Ein Wort, mit dem man dich beschreiben kann:

genau (andere würden es pedantisch nennen).

Ein Wort, das am besten beschreibt, wie du arbeitest:

genau (andere würden es definitiv pedantisch nennen).

Warum hast du dich für deinen Beruf entschieden?

Zufall. Und man sollte doch machen, was man am besten kann. Das passte zufällig zusammen.

Wie würdest du deinen Beruf bezeichnen?

Kreativ und Regeln folgend, abwechslungsreich und gleichförmig, herausfordernd und erfahrungsabrufend – und genau darum mag ich ihn.

Wie sieht dein Arbeitsalltag aus?

Schreibtisch Evelyn Pirklbauer

Oft müssen Aufgaben spontan erledigt werden. Damit ich trotzdem nicht den Überblick verliere, brauche ich Listen (Trello) und einen aufgeräumten Schreibtisch. Denn: Chaos am Schreibtisch = Chaos im Kopf.

Was gefällt dir an deiner Arbeit am meisten?

Dass ich mich einerseits an Regeln orientieren kann – wenn’s um Text und Sprache geht – und dass ich andererseits auch alle Regeln brechen darf – wenn es um Kreatives geht.

Wenn du jetzt nicht im Bereich Content Marketing tätig wärst, welchen Beruf hättest du ergriffen?

Ich wäre vermutlich Tierärztin oder Schriftstellerin geworden. Das lange Studium und die verpflichtende Fleischbeschau haben mich bei dem einen, das Hungerleiden beim anderen abgeschreckt.

Wo holst du dir die in deinem Job nötige Inspiration?

Beim Lesen, Lesen und nochmal beim Lesen.

Welche Musik hörst du während der Arbeit?

Gar keine. Bei einem Seminar wurde mir bescheinigt, dass ich eine visuelle Kinästhetin mit auditivem Stresskanal sei. Übersetzt: Ich brauche einfach Ruhe, um mich konzentrieren zu können.
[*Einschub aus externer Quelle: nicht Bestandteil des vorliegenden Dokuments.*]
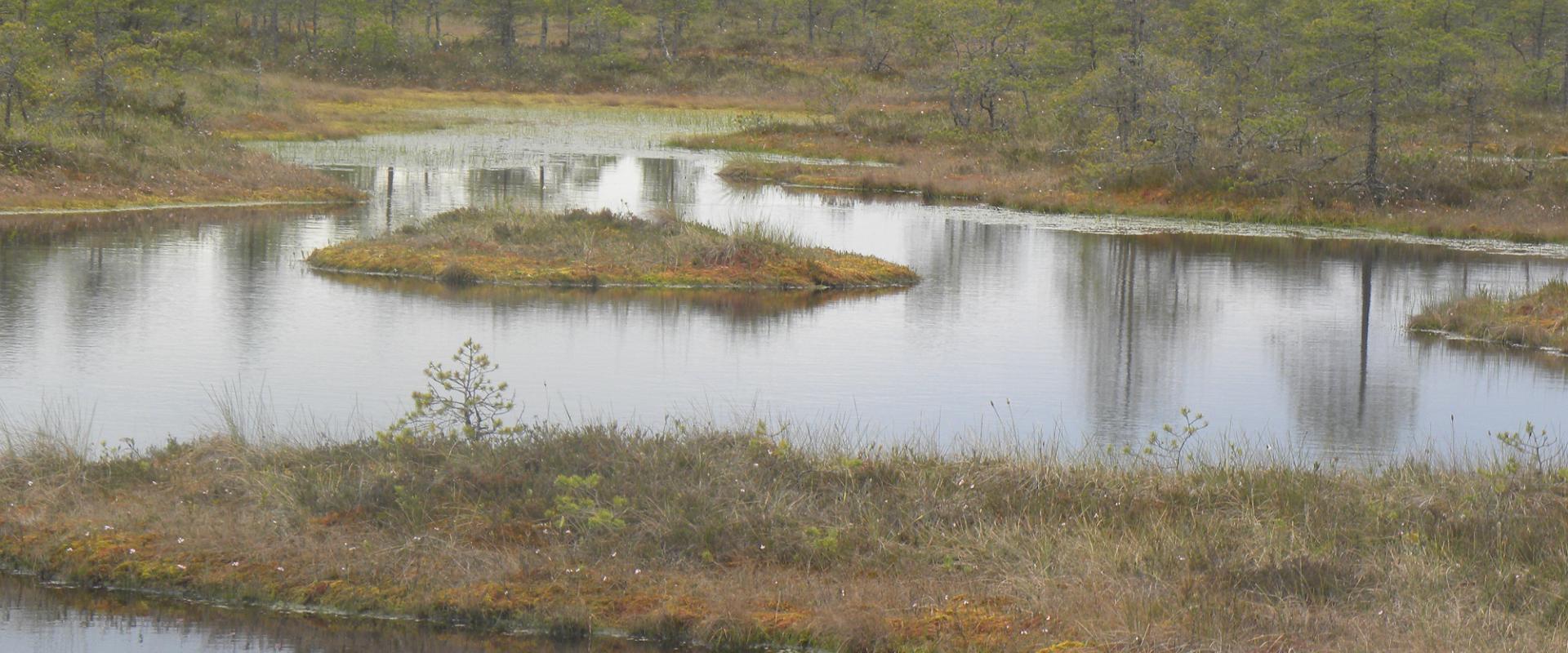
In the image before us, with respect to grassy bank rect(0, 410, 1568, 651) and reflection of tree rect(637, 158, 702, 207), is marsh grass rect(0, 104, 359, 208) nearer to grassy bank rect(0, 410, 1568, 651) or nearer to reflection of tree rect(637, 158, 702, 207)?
reflection of tree rect(637, 158, 702, 207)

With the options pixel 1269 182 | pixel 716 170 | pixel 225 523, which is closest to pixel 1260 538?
pixel 225 523

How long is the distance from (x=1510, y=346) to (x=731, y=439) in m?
14.6

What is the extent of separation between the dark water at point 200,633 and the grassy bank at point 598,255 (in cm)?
1507

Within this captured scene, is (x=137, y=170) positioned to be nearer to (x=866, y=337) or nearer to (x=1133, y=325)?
(x=866, y=337)

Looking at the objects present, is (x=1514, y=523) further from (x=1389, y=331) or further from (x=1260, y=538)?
(x=1389, y=331)

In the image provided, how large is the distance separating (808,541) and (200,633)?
3.85 meters

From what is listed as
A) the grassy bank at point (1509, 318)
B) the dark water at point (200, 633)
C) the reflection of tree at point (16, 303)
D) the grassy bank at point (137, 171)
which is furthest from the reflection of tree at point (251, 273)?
the grassy bank at point (1509, 318)

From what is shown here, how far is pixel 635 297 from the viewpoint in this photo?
24.3 metres

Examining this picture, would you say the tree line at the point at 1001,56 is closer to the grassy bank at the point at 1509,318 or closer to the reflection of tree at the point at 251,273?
the reflection of tree at the point at 251,273

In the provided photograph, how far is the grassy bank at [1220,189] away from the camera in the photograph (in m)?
35.9

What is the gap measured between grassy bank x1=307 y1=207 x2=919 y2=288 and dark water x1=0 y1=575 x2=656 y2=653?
1507 centimetres

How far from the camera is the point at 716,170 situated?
4816 centimetres

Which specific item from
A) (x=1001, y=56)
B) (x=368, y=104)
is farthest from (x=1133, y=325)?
(x=368, y=104)

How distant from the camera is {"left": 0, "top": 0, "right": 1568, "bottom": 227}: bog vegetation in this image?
3709 centimetres
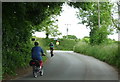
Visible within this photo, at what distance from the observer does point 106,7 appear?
167 ft

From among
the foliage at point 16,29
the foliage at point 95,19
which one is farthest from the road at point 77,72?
the foliage at point 95,19

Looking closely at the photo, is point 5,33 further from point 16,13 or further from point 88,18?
point 88,18

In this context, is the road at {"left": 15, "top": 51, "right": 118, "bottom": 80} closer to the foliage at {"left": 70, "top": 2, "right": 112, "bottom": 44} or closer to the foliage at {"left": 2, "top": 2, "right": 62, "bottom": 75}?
the foliage at {"left": 2, "top": 2, "right": 62, "bottom": 75}

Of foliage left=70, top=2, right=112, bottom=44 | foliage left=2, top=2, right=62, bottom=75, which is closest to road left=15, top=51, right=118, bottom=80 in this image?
foliage left=2, top=2, right=62, bottom=75

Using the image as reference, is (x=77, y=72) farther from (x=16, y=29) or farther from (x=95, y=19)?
(x=95, y=19)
Welchen Blog kannst du uns empfehlen?

Ich lese viel, aber sehr wenig wirklich regelmäßig. Das gehört jedoch dazu:

Zwiebelfisch (alt, aber gut)

fotoexpresso.de

Zeit online

„Offline-Blog“: Die Zeit (wenn am Esstisch genug Platz ist)
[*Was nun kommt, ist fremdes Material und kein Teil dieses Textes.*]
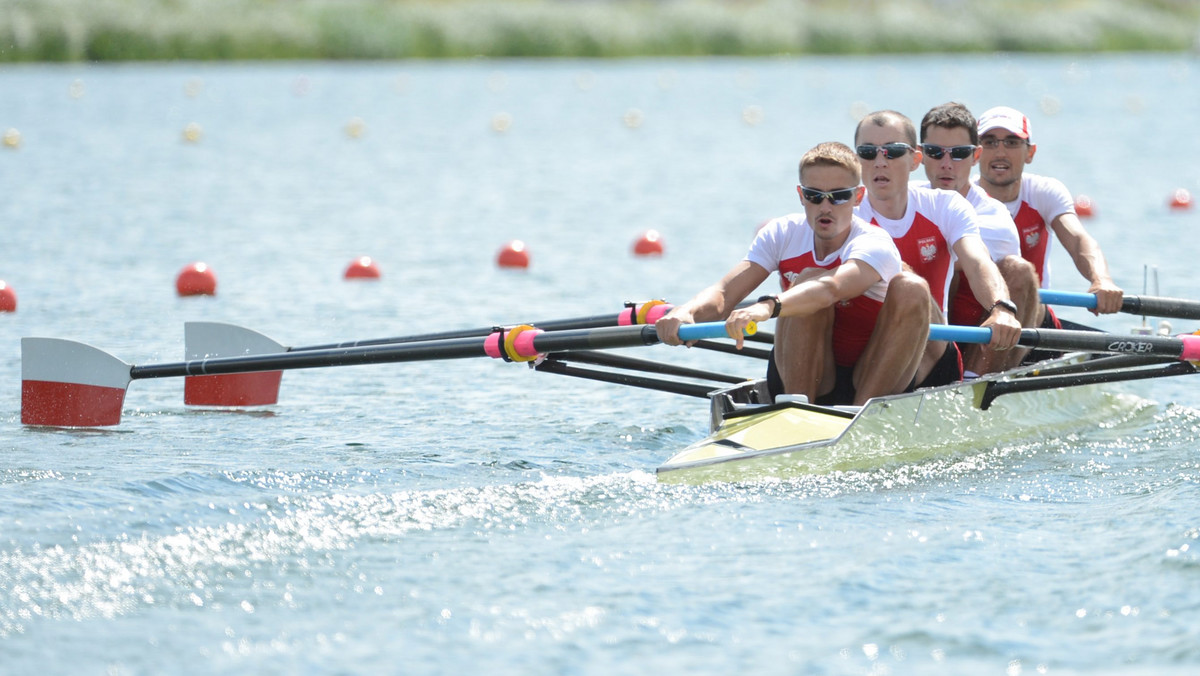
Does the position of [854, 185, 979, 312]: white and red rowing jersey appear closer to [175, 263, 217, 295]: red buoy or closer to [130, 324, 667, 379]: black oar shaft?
[130, 324, 667, 379]: black oar shaft

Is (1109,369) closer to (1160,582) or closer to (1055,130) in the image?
(1160,582)

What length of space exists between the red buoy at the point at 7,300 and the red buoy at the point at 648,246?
18.8 ft

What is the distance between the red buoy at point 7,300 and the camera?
→ 414 inches

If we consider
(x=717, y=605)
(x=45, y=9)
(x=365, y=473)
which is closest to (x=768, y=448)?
(x=717, y=605)

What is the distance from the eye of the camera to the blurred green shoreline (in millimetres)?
37188

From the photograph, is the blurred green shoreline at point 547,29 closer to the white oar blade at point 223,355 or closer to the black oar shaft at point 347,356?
the white oar blade at point 223,355

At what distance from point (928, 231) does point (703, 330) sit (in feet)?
4.55

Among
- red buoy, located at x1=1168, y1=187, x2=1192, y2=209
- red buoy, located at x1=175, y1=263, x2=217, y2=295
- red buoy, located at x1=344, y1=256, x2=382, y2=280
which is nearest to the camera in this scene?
red buoy, located at x1=175, y1=263, x2=217, y2=295

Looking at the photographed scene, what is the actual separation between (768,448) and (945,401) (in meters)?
1.14

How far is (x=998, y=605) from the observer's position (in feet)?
15.3

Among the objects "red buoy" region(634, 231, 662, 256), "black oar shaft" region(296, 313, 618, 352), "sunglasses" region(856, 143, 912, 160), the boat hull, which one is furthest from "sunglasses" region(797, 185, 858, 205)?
"red buoy" region(634, 231, 662, 256)

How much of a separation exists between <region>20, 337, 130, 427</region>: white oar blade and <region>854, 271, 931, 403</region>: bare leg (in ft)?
12.1

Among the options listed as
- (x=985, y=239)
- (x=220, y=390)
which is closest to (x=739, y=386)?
(x=985, y=239)

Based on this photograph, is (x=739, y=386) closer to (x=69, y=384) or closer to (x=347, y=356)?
(x=347, y=356)
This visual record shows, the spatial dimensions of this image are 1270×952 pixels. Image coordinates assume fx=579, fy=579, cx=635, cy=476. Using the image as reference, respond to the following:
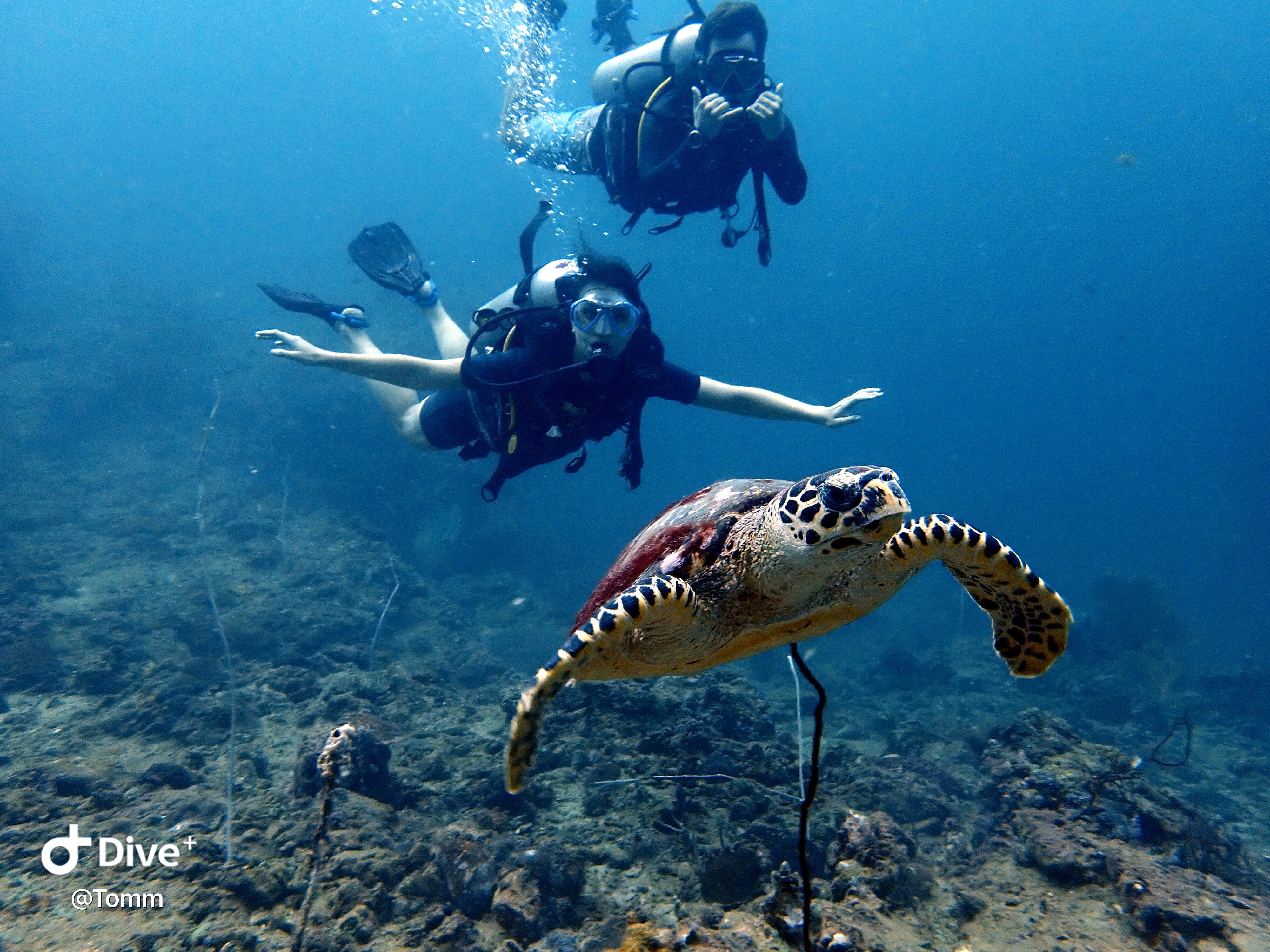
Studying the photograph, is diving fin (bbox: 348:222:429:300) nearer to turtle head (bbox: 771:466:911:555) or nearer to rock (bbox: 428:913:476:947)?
rock (bbox: 428:913:476:947)

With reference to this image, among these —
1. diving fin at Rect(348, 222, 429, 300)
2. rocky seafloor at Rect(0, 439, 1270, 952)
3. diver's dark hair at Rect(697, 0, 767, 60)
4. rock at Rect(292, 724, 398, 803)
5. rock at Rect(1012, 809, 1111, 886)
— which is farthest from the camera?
diving fin at Rect(348, 222, 429, 300)

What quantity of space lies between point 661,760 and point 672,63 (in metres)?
8.36

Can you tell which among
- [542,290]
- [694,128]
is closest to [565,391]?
[542,290]

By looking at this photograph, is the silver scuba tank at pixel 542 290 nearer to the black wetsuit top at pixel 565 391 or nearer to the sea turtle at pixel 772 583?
the black wetsuit top at pixel 565 391

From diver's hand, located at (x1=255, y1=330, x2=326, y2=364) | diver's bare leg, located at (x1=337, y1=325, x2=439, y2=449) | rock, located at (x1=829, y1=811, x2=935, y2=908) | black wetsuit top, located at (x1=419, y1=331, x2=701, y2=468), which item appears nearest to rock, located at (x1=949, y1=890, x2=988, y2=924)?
rock, located at (x1=829, y1=811, x2=935, y2=908)

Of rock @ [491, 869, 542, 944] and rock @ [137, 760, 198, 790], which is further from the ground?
rock @ [137, 760, 198, 790]

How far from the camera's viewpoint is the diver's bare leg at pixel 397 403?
7.62 metres

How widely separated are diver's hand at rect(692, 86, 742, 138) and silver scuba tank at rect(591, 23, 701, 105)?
0.98m

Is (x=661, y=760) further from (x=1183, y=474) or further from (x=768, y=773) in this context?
(x=1183, y=474)

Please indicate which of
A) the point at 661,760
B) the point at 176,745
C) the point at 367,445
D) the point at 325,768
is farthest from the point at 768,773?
the point at 367,445

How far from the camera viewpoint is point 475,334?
5586 mm

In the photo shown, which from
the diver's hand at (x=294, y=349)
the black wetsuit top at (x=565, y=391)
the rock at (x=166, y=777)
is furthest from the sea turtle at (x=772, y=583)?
the rock at (x=166, y=777)

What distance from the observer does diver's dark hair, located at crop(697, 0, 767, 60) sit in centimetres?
643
Welche Websites besuchst du täglich?

Facebook, Instagram, duden.de

Wer ist dein berufliches Vorbild?

In Sachen Sprache: Wolf Schneider.

In Sachen Begeisterung wecken und Präzision: Roger Willemsen.
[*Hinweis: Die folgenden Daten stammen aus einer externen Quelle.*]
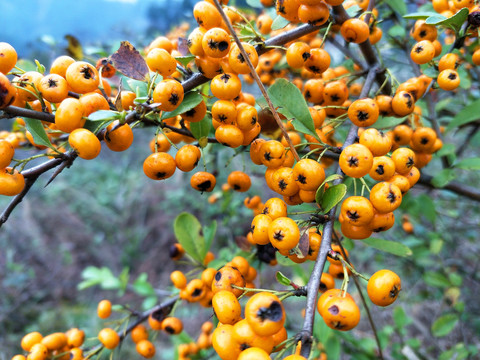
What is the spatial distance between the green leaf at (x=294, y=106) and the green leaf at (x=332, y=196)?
28 cm

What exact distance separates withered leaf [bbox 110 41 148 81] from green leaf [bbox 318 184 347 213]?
32.5 inches

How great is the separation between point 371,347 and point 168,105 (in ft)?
8.82

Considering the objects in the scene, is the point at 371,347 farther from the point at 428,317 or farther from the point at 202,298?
the point at 428,317

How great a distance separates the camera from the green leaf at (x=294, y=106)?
4.10ft

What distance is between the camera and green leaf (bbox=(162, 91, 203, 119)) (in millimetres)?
1155

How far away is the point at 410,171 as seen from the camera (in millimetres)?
1251

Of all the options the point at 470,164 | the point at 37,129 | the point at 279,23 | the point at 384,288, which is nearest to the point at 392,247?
the point at 384,288

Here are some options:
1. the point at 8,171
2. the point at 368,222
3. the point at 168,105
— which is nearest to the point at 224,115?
the point at 168,105

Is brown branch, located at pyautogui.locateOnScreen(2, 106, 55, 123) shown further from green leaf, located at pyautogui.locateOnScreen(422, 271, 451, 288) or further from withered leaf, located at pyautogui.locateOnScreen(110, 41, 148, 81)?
green leaf, located at pyautogui.locateOnScreen(422, 271, 451, 288)

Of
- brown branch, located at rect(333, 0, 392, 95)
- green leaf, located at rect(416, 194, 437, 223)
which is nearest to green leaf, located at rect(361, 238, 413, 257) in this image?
brown branch, located at rect(333, 0, 392, 95)

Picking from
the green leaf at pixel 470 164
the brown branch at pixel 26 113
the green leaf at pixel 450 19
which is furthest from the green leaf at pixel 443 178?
the brown branch at pixel 26 113

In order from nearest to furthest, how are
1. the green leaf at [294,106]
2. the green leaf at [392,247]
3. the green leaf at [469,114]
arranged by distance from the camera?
the green leaf at [294,106], the green leaf at [392,247], the green leaf at [469,114]

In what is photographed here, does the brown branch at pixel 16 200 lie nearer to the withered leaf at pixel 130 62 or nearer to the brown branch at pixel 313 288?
the withered leaf at pixel 130 62

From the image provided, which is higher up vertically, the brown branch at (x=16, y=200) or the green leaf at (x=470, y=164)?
the brown branch at (x=16, y=200)
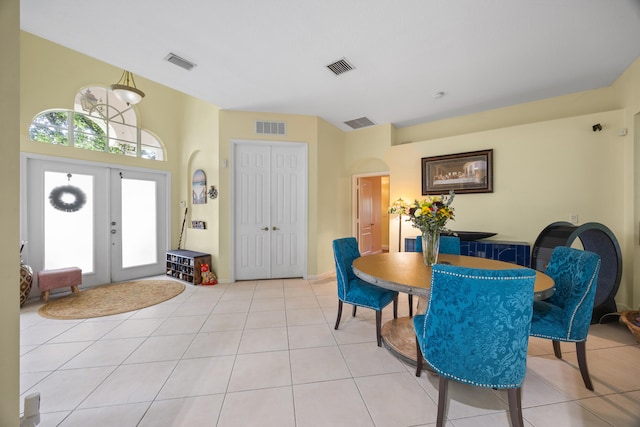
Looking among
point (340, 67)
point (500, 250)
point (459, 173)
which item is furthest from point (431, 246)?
point (459, 173)

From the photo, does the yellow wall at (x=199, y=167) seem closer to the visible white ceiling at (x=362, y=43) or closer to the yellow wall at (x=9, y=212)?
the visible white ceiling at (x=362, y=43)

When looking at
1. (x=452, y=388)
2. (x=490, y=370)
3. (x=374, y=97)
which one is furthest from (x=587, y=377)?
(x=374, y=97)

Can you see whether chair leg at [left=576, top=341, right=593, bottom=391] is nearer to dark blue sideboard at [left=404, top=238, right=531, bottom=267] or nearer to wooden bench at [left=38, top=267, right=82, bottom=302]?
dark blue sideboard at [left=404, top=238, right=531, bottom=267]

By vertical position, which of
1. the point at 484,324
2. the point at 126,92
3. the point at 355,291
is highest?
the point at 126,92

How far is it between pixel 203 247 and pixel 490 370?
466 centimetres

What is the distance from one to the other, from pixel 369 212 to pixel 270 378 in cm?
508

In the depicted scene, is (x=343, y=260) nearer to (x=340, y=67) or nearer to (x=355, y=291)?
(x=355, y=291)

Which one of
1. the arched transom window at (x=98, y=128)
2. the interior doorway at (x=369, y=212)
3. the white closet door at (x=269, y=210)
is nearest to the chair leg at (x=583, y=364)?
the white closet door at (x=269, y=210)

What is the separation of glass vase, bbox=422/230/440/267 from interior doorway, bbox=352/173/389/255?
3.11 meters

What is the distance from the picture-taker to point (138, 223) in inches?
184

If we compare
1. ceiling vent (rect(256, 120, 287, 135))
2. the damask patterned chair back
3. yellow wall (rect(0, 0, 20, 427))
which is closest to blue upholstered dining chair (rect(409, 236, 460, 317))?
the damask patterned chair back

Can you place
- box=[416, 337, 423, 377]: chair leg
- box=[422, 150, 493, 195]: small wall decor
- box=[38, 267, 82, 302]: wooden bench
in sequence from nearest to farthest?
box=[416, 337, 423, 377]: chair leg
box=[38, 267, 82, 302]: wooden bench
box=[422, 150, 493, 195]: small wall decor

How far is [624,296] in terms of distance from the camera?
3.04 meters

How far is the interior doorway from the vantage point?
5.54 metres
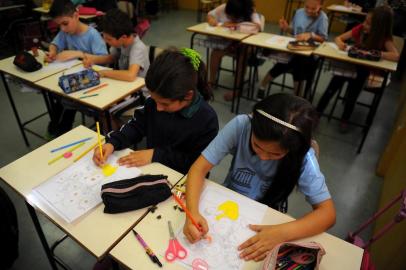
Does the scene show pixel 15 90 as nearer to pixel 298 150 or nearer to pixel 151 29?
pixel 151 29

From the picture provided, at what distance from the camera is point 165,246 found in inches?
35.2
In Sachen „goschat“ sein: Ina Müller.

Abgesehen von Handy, Tablet und Computer – auf welches Gadget kannst du nicht verzichten?

Auf meine Kamera – und damit meine ich nicht dieses Dingerl am Handy.

Auf welche Apps, Softwares oder Tools kannst du einfach nicht verzichten?

Word, Slack, Lightroom

Wenn du einen TED-Talk halten könntest, welches Thema würdest du behandeln?

Nur gute Texte wirken. Und gut bedeutet konkret: Einfach formuliert. Verständlich.
„Gebäck“ erzeugt kein klares Bild im Kopf. „Semmeln, Salzstangerl, Flesserl“ schon.

Welcher war der beste Ratschlag, den du jemals bekommen hast?

Meine Oma sagte immer „Danke. Danke, dass i nu da sein derf.“ Ich find es ganz gut, sich das hin und wieder in Erinnerung zu rufen. Meine Oma ist leider nicht mehr da.

In welcher alltäglichen Sache bist du besser als andere?

Fehler finden, mit Hunden kommunizieren, Tiramisu machen.